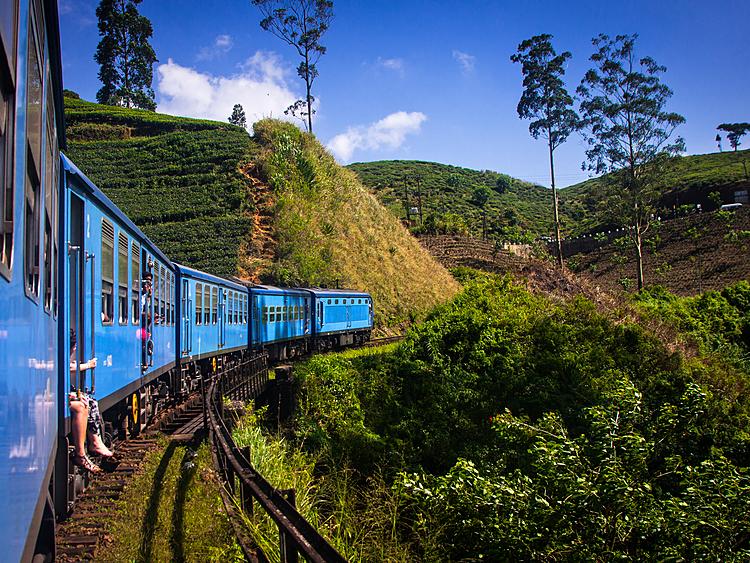 Large sri lanka train kandy to tea country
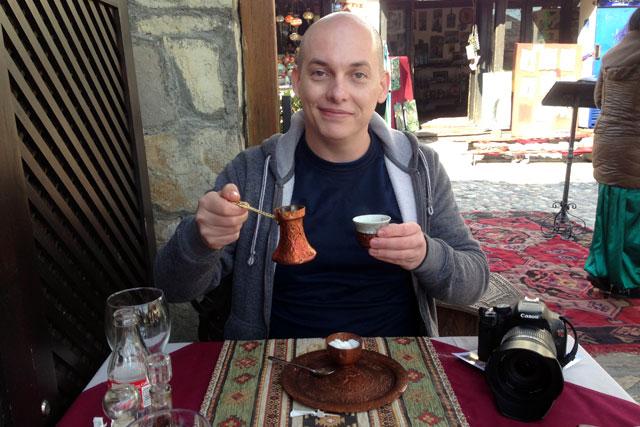 Provo um café bósnio no Šadrvan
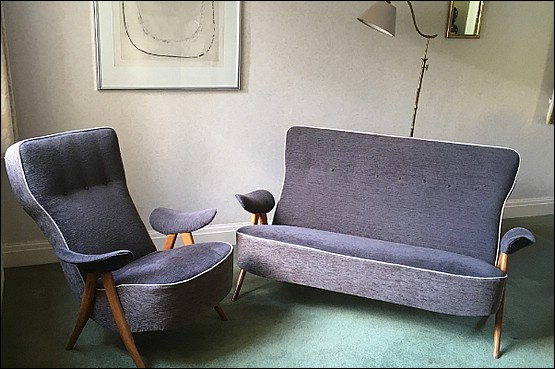 ☑️ Artifort Hairpin Armchair and Two Seater Sofa (Model 105)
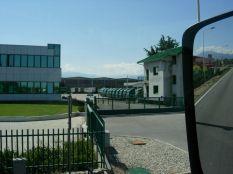 Début d'après-midi, nous arrivons chez Lannutti à Cuneo. Lannutti s'occupe de la logistique de Glaverbel/Cuneo, s'occupe du stockage, de la transformation (pare-brise...) et la réexpédition du verre.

Task to carry out -
When you return the listing, keep it exact and omit any pictures it holds.

Answer to this problem -
 Large sri lanka train kandy to tea country
 Provo um café bósnio no Šadrvan
 ☑️ Artifort Hairpin Armchair and Two Seater Sofa (Model 105)
 Début d'après-midi, nous arrivons chez Lannutti à Cuneo. Lannutti s'occupe de la logistique de Glaverbel/Cuneo, s'occupe du stockage, de la transformation (pare-brise...) et la réexpédition du verre.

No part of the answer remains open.